Does the string of prime numbers $$2357111317\ldots$$ contain every natural number as its sub-string?

Answer 1

It follows from Dirichlet's Theorem.

If $d$ is the number we want to find, define $s=10d+1$. By definition, $\gcd(s,10)=1$ and $s$ contains the digits of $d$.

Dirichlet's Theorem's implies there's a prime of the form $p:=s+k \times 10^n$ where $10^n$ is chosen so that it has as many zeroes as digits of $s$. The digits of $d$ appear in the digits of $p$, and thus in the given string of primes.

Answer 2

If you mean "every non-negative integer", then the answer is yes.

First, it contains the integer 0 as a substring because 101 is a prime.

Next, for every integer i > 0, there is a prime that starts with the integer i: Take the known results about gaps between prime numbers, for example that there is always a prime between $n^3$ and$(n+1)^3$ for large n. There is always a large n such that both $n^3$ and$(n+1)^3$ start with the digits of i, therefore the prime between $n^3$ and$(n+1)^3$ also starts with the digits of i.

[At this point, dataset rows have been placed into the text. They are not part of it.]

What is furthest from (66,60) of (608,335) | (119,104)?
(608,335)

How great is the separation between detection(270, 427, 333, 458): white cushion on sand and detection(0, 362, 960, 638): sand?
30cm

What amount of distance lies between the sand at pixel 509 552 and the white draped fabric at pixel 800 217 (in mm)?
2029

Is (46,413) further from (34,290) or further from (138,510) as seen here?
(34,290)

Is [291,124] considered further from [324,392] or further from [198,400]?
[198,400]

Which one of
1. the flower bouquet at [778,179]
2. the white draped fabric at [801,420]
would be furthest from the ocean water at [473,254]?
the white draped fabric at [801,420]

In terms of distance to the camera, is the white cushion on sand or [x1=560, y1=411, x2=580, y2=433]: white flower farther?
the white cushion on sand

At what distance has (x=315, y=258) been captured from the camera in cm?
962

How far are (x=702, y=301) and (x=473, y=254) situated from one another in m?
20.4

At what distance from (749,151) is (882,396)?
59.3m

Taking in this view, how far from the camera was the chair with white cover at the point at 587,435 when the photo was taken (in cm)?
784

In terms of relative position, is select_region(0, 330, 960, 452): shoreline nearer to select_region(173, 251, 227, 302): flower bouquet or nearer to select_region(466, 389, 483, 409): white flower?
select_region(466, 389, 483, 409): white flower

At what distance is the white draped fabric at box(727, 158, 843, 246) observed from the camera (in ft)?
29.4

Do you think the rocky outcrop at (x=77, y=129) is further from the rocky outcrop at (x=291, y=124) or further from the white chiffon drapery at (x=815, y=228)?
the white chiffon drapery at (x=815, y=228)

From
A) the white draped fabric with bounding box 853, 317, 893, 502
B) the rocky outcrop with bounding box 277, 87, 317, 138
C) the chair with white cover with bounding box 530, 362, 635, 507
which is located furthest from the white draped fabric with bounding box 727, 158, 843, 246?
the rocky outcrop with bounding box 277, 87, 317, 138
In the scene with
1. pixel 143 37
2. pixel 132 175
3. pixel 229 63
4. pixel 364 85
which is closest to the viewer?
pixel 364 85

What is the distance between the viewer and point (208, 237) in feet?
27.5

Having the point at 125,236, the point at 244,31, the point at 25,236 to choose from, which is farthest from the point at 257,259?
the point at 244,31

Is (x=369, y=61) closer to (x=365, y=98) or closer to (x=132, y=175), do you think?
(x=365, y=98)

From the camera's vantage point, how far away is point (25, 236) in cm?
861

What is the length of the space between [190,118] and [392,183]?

(This is true because one of i, 10i and 100i is not the cube of an integer).

Answer 3

Let $n$ be a natural number, and let $\mathcal N(n)$ be the set of natural numbers not containing $n$ as a substring when written in base 10. It is well-known that $\sum_{k\in \mathcal N(n)}\frac{1}{k}$ converges.

Let $\mathcal P$ be the set of prime numbers. It is also well-known that $\sum_{p \in\mathcal P}\frac{1}{p}$ diverges.

Therefore it cannot be the case that $ \mathcal P\subseteq\mathcal N(n)$, and $n$ is therefore a substring of some prime (of infinitely many primes, in fact).

Answer 4

It follows from the fact that the Copeland-Erdös constant is a normal number.

For any natural number $N$ with $k$ digits, $N$ appears in the Copeland-Erdos constant with a natural density of $10^{-k}$.